### Questions on scene geometry
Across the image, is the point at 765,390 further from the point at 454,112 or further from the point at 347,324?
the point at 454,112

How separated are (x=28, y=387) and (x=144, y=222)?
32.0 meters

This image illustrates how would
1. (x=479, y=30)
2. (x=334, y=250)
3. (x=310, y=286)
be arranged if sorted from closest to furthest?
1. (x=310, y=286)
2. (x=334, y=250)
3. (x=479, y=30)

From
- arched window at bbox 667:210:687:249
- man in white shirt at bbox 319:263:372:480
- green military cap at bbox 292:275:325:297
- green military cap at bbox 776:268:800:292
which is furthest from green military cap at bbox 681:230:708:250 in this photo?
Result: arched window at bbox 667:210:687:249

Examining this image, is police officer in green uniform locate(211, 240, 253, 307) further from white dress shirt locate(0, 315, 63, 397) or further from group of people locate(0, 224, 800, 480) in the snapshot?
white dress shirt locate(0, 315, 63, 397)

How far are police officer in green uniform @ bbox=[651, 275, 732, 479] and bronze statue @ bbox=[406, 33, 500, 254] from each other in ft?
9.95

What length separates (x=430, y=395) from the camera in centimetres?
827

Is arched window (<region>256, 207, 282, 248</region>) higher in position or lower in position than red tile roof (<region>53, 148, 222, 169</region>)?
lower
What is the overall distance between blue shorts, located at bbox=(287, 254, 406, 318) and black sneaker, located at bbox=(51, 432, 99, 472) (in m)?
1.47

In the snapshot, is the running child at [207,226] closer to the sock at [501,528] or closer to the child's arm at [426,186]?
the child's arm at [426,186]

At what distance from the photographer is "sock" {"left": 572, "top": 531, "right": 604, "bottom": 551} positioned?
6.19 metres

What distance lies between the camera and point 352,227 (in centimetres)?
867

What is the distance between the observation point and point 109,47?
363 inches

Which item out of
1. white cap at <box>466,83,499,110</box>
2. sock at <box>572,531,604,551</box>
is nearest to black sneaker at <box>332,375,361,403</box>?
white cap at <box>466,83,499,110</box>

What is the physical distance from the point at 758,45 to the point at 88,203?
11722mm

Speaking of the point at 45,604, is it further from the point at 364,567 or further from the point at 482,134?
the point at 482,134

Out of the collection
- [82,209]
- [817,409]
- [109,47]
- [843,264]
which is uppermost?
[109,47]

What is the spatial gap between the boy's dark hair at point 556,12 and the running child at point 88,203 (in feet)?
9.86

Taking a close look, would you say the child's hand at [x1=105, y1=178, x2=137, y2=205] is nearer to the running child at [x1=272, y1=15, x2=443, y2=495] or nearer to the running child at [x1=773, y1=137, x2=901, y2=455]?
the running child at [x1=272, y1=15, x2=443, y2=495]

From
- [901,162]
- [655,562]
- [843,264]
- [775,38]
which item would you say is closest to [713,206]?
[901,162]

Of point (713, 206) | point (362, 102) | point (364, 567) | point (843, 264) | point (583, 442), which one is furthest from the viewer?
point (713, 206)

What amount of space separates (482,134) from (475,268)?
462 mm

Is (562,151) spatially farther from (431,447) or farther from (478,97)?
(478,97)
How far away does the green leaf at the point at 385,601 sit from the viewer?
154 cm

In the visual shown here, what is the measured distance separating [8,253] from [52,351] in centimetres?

### Problem details
Retype, without any change, the part of the rows above that opens at the start of the rows and closes with the line containing "32.0 meters", including both ends.

### Answer in full
Across the image, is the point at 765,390 further from the point at 454,112 or further from the point at 347,324?
the point at 454,112

How separated are (x=28, y=387) and (x=144, y=222)?
32.0 meters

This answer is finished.